[WRITTEN PROBLEM 1]:
In the essay on Derek Walcott, what did Plato argue for in the Republic?
[WRITTEN PROBLEM 2]:
Carry the essay on Derek Walcott forward from its final sentence.

Plato in his highly influential Republic argued for the expulsion of poets from his idea of a utopian society, and for all the best reasons. He believed that poets could destroy the society; they are too emotional, they exhibit signs of insanity when they write (12); and he argued that poetry could mislead the young (16), and confuse the armed forces (16). Today, more than two thousand years later we find in the writing of the recently departed Sir Derek Walcott evidence that the Great Plato was correct in his assessment of the poets, and for these very reasons we say goodbye to Sir Walcott with great reluctance and sadness.

Poets are accused of overwhelming sensitivity and Walcott does confess at times to great feelings of bewilderment. The levels of opacity he attains express this affliction, and many think this aesthetic causes the work itself to become inaccessible and difficult, “dense like a frost glass but delicate / etched by a diamond” (“Tarpon”). This, after stating that he wishes he could write poetry that was “crisp as sand, clear as sunlight” (“Islands”).

And let us not forget that he often seems incapable of making up his mind. In his early poetry, he admits to a certain difficulty in deciding where to declare his fealty, the options being Africa or Europe. “I who am poisoned with the blood of both,/ Where shall I turn, divided to the vein?” Later he announces that he just cannot choose, “how [do I] choose / Between this Africa and the English tongue I love? / Betray them both or give back what they give? (“Far Cry from Africa”) But surely the utterance of such perplexity is an acceptable reaction to racial purism, black or white, and the first step in handling sensitive race and cultural relations in our complex, diverse and plural region.

[SUPPLIED MATERIAL]:
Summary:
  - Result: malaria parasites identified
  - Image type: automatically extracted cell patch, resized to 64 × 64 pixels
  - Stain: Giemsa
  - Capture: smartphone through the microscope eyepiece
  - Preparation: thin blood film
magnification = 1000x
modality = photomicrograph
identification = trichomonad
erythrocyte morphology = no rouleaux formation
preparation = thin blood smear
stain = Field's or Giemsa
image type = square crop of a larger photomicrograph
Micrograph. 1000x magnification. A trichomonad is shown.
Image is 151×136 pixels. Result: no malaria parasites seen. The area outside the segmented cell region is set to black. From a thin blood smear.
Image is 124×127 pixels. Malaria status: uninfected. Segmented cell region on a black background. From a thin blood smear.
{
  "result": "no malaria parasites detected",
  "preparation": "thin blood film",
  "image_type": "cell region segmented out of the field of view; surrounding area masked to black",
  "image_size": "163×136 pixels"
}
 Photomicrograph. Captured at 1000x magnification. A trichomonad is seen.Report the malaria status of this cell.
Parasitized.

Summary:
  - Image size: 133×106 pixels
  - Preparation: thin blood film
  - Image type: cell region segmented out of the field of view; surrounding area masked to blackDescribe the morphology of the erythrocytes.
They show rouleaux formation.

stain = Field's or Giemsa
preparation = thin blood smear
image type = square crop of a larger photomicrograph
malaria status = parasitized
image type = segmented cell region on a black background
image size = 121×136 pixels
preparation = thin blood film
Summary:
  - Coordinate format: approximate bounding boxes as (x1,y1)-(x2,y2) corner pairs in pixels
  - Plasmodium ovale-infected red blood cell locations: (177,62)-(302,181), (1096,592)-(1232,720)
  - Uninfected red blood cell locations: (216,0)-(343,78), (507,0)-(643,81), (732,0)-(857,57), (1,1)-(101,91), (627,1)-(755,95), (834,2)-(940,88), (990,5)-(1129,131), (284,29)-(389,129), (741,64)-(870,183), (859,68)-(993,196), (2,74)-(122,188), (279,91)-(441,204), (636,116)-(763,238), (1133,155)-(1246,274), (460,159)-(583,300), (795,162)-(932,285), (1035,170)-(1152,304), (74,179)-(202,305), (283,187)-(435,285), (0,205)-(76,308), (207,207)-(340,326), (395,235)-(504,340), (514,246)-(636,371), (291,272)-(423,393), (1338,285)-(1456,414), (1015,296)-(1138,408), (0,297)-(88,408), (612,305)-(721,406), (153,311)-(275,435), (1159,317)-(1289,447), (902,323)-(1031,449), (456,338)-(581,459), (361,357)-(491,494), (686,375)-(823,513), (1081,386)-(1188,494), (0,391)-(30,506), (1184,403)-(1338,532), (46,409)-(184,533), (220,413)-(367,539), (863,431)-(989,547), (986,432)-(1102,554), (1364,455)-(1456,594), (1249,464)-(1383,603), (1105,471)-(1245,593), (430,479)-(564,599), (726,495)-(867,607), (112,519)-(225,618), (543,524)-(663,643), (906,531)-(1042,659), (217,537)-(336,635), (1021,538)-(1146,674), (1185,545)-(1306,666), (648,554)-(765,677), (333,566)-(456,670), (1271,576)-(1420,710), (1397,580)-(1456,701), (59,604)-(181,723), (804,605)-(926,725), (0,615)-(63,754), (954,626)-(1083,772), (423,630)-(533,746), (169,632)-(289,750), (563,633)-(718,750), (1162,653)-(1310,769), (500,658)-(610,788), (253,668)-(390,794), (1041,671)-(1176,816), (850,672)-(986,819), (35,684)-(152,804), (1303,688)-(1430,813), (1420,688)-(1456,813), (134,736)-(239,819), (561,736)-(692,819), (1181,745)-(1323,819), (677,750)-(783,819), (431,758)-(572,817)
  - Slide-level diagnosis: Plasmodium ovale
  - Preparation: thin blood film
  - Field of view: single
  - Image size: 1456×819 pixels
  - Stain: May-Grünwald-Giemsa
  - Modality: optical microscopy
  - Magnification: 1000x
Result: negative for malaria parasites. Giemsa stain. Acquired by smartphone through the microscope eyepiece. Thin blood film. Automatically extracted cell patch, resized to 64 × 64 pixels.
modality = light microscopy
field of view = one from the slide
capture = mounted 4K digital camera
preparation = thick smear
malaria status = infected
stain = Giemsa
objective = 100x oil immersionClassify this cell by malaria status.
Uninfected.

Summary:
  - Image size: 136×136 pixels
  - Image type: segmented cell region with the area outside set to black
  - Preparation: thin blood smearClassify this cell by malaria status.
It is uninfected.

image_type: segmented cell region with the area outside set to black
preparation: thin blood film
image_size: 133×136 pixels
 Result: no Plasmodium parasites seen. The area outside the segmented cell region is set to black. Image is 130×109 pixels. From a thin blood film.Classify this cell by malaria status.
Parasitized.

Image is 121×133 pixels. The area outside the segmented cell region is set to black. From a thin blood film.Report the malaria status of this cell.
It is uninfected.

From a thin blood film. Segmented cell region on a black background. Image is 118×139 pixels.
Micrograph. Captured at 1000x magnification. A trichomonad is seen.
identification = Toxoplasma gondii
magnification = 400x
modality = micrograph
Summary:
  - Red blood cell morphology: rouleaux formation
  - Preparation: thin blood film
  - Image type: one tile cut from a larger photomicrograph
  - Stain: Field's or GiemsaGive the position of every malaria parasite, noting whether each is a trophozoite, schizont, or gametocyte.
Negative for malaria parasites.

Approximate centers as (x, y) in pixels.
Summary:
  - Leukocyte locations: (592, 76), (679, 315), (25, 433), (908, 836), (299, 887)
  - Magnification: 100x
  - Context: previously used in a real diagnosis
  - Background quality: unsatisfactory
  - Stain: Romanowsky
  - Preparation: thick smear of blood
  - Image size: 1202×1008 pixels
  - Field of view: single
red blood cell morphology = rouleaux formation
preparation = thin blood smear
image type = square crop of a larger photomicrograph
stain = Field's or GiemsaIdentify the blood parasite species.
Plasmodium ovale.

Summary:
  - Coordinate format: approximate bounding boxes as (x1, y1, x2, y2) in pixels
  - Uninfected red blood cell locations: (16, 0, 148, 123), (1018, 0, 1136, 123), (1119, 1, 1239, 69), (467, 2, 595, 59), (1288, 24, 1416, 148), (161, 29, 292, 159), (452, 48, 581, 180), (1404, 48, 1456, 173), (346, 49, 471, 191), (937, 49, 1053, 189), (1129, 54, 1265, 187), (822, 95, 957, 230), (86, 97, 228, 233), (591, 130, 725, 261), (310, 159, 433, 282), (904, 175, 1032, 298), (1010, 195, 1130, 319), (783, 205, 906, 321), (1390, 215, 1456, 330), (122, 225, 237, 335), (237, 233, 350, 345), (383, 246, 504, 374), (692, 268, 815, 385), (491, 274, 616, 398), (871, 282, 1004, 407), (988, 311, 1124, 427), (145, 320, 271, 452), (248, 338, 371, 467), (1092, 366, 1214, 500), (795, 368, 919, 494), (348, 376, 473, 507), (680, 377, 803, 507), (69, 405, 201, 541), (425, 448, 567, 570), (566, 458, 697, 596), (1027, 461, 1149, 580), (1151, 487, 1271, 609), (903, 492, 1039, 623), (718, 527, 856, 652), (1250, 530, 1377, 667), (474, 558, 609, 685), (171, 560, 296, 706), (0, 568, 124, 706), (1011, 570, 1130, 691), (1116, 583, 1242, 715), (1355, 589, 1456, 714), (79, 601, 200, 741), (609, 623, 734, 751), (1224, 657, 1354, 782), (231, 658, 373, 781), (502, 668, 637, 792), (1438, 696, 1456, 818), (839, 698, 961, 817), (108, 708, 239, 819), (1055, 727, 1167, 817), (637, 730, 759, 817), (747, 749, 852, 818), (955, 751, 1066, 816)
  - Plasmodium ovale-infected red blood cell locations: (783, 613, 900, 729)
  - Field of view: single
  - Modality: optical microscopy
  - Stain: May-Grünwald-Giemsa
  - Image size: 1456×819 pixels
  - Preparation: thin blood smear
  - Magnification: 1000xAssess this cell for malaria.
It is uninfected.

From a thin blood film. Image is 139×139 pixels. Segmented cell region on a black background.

[WRITTEN RESPONSE 1]:
He argued for expelling poets from his idea of a utopian society.

[WRITTEN RESPONSE 2]:
Plato argued that emotional people are of precious little use for building strong societies, and Walcott is very emotional in his poetry. In The Prodigal he expresses tremendous personal grief for the loss of his brother, mother and friends. But we Caribbean people cannot afford to expel the scholar who also expresses grief for and explores the poverty and transgenerational suffering inherent to regional histories of hostile and violent colonialism. And the madness that would argue for the employment of a kind of selective amnesia (“The Muse of History” 39) for the pain history causes, Plato would never permit. In “Ruins of a Great House” he is keenly affected by the ruined evidence of the plantation system. He expresses anger, hate, rage but finally, fortunately, compassion. He confesses that love is at the heart of his work, for “Love is good/ but love of your own people is greater.”(284) Perhaps Plato would not judge too harshly for the overabundance of this emotion in our Caribbean poets.

Plato must not reside over our system of values as he seems to ask for propaganda instead of poetry in his ideal society. Walcott is too honest about the hypocrisy of the communities we have created and our disrespect for the environment to be capable of propaganda. He states,

Our emerald sands

are stained with sewage from each tin-shacked Rome;

corruption, censorship, and arrogance

make exile seem happier thought than home. (“Hotel Normandie Pool”)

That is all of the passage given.